If you’re a bigtime weather geek and don’t already own a personal weather station, what’s the holdup?
Most of the time, local forecasts come from landmarks like your nearest airport. Why rely on forecasts from weather stations situated miles away from where you are? Instead, you can set one up right in your own home.
With a personal weather station, you’ll get accurate, up-to-the-minute information that pertains to your exact location.
Why You Need One
There are many reasons to have a personal weather station, and no, they’re not just or storm chasers either. Plenty of folks can benefit from them, including people who garden or play golf.
If you have an explicit need to stay informed about local weather conditions, then you need a personal weather station.
Of course, it’s a fun and exciting investment for anyone that wants precise, hyper-local information about the weather.
Shopping for a Personal Weather Station
When looking to buy a station, there are a few factors you’ll want to consider, including ease-of-installation and price.
Personal weather stations vary quite a bit in price depending on their accuracy and their build quality. Regardless of price, you’ll want to find a sturdy, well-built option. In other words, you’re going to want something that can stand up to whatever Mother Nature throws your way.
Systems made of metal, as opposed to plastic, are often the best built, though they’re typically also the costliest. For an amateur weather buff, most of the more affordable models will likely suffice.
Weather Station Features
Basic features for personal weather stations include monitoring temperature and humidity. Many also can calculate the heat index as well.

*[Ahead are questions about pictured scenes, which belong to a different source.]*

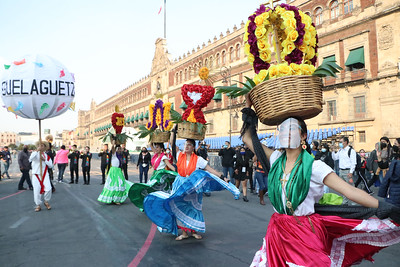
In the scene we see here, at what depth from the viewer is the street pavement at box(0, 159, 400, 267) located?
14.4 ft

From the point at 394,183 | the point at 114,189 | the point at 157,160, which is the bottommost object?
the point at 114,189

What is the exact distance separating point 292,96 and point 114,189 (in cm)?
783

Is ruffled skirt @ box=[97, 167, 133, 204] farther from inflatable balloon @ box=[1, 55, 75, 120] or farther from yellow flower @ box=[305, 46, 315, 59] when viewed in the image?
yellow flower @ box=[305, 46, 315, 59]

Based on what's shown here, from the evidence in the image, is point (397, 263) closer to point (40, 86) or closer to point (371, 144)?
point (40, 86)

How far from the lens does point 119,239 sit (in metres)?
5.46

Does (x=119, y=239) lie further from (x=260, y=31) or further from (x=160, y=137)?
(x=260, y=31)

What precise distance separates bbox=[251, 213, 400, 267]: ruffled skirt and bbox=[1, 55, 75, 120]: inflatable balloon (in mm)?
7741

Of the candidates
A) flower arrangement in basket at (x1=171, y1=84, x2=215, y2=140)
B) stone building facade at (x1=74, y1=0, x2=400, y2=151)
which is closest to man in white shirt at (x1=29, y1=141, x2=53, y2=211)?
flower arrangement in basket at (x1=171, y1=84, x2=215, y2=140)

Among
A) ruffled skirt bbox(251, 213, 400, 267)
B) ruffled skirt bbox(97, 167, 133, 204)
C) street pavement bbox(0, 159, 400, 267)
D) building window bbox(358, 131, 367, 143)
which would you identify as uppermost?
building window bbox(358, 131, 367, 143)

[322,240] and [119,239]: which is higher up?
[322,240]

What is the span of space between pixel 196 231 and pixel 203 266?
4.53ft

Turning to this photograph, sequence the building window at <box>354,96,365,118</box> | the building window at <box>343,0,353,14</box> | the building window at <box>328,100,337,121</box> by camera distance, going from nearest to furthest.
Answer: the building window at <box>354,96,365,118</box> → the building window at <box>343,0,353,14</box> → the building window at <box>328,100,337,121</box>

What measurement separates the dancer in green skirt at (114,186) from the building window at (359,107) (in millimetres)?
21800

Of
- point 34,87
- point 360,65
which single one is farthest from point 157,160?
point 360,65
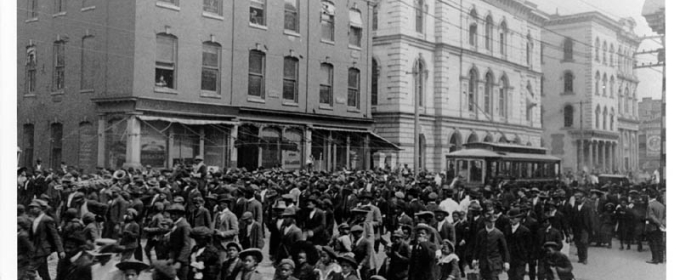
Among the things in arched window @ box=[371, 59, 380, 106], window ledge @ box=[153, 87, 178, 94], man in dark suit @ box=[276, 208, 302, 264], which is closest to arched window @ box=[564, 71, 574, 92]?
arched window @ box=[371, 59, 380, 106]

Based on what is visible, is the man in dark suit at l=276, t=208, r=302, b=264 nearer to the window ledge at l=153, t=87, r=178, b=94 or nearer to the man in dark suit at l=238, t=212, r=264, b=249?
the man in dark suit at l=238, t=212, r=264, b=249

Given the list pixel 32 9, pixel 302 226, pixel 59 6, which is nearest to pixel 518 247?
pixel 302 226

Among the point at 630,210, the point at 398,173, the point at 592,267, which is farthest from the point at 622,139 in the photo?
the point at 398,173

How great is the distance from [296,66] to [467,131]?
3362 mm

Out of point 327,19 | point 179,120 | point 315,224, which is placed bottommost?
point 315,224

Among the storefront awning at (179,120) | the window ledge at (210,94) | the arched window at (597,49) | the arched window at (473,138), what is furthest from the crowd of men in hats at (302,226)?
the arched window at (597,49)

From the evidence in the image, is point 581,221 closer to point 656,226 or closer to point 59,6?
point 656,226

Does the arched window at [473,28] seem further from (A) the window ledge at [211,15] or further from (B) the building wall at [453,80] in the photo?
(A) the window ledge at [211,15]

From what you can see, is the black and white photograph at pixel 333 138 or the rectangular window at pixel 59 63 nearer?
the black and white photograph at pixel 333 138

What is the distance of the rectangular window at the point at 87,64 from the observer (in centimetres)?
934

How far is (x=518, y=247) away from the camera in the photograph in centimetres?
905

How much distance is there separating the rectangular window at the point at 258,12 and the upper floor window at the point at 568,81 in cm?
524

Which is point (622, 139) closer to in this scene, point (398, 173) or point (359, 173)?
point (398, 173)

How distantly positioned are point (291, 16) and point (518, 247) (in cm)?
559
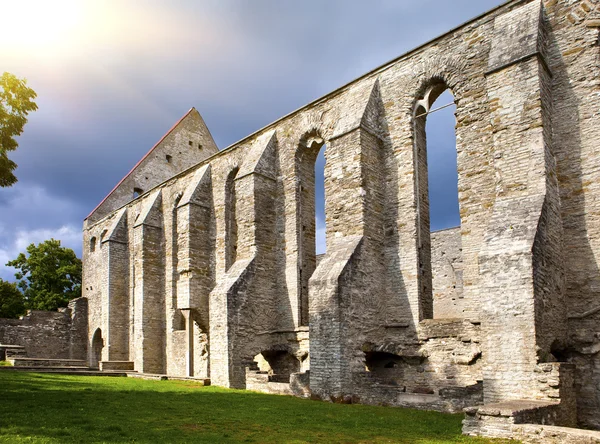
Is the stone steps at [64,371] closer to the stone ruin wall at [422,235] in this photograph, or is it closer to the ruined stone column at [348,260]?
the stone ruin wall at [422,235]

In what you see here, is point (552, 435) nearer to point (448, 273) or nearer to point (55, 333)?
point (448, 273)

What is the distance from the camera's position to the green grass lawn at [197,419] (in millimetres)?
7305

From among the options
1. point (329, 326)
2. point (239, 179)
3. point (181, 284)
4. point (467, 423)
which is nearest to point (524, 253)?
point (467, 423)

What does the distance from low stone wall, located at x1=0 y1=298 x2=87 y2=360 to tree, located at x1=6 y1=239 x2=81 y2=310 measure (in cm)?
757

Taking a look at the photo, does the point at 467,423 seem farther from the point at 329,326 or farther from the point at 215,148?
the point at 215,148

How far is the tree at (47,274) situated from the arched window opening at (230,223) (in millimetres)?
21844

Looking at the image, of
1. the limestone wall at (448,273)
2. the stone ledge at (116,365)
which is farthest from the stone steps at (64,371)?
the limestone wall at (448,273)

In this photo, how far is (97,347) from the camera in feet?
90.7

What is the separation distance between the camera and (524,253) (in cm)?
912

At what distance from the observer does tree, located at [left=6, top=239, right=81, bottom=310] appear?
3631cm

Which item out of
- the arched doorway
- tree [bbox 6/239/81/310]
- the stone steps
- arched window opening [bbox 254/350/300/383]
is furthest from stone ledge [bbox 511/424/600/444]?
tree [bbox 6/239/81/310]

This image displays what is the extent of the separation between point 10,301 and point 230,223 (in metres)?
23.9

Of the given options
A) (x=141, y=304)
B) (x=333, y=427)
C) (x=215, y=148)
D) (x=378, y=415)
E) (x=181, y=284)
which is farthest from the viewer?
(x=215, y=148)

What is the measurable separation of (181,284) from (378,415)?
1098 centimetres
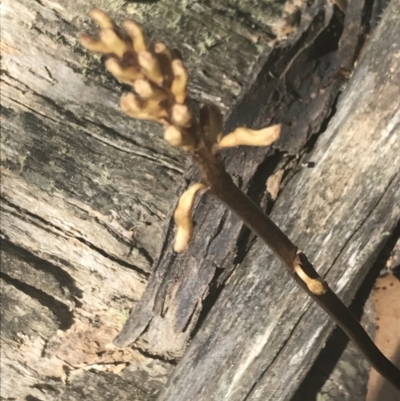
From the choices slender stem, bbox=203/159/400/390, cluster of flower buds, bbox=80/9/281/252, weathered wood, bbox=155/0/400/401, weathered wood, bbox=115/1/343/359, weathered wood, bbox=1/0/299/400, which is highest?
weathered wood, bbox=1/0/299/400

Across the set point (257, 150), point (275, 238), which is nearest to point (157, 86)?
point (275, 238)

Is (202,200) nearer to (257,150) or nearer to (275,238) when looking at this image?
(257,150)

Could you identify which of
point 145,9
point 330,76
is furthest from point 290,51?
point 145,9

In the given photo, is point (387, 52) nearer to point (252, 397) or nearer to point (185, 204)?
point (185, 204)

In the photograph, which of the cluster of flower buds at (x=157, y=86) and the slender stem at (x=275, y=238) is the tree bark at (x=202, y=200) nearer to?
the slender stem at (x=275, y=238)

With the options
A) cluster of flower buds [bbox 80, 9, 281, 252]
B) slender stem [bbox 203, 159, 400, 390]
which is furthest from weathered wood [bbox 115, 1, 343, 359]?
cluster of flower buds [bbox 80, 9, 281, 252]

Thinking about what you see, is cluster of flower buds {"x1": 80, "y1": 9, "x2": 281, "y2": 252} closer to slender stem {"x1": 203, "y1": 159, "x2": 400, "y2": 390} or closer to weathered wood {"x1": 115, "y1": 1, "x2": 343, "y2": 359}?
slender stem {"x1": 203, "y1": 159, "x2": 400, "y2": 390}
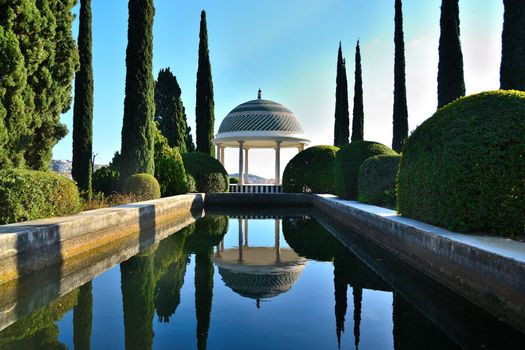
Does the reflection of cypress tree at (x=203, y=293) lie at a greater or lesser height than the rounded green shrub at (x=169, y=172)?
lesser

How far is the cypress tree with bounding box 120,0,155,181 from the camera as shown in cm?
1745

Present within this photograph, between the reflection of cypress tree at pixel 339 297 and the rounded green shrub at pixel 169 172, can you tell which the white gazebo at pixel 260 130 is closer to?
the rounded green shrub at pixel 169 172

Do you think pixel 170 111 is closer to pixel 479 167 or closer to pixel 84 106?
pixel 84 106

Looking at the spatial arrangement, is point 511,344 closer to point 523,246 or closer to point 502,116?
point 523,246

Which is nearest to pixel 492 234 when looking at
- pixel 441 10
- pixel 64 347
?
pixel 64 347

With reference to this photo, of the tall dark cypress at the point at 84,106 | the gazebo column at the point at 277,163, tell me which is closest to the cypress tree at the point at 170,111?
the gazebo column at the point at 277,163

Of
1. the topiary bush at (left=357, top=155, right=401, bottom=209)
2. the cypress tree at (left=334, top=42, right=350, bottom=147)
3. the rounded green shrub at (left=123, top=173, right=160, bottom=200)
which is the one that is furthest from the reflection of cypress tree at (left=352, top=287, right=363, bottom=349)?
the cypress tree at (left=334, top=42, right=350, bottom=147)

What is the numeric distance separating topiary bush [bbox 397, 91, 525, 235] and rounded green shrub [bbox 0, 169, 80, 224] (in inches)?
267

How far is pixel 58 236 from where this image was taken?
708cm

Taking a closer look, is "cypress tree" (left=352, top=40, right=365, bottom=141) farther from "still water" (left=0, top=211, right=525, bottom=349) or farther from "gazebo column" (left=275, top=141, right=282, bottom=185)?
"still water" (left=0, top=211, right=525, bottom=349)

Your weather station will also report on wind speed and direction, barometric pressure, and rainfall.
Some more advanced systems also have sensors to measure things like ultraviolet intensity. Enjoy gardening? Some models will report soil conditions as well.
Sharing Your Data with Neighbors and Other Weather Enthusiasts
Most personal weather stations include a console or receiver that you can be wall-mounted in your home. If you want to share the data provided by your system, you should find one that interfaces with the internet.
There are many hobbyists and weather enthusiasts that share their weather data online. For this, there are websites like Weather Underground’s Personal Weather Station (P.W.S.) Network and the Citizen Weather Observer Program (C.W.O.P.).
Both of these offer feedback that can help you ensure your station is properly positioned for the best results.
Additionally, there are several popular software packages that can read and present data on a personal website.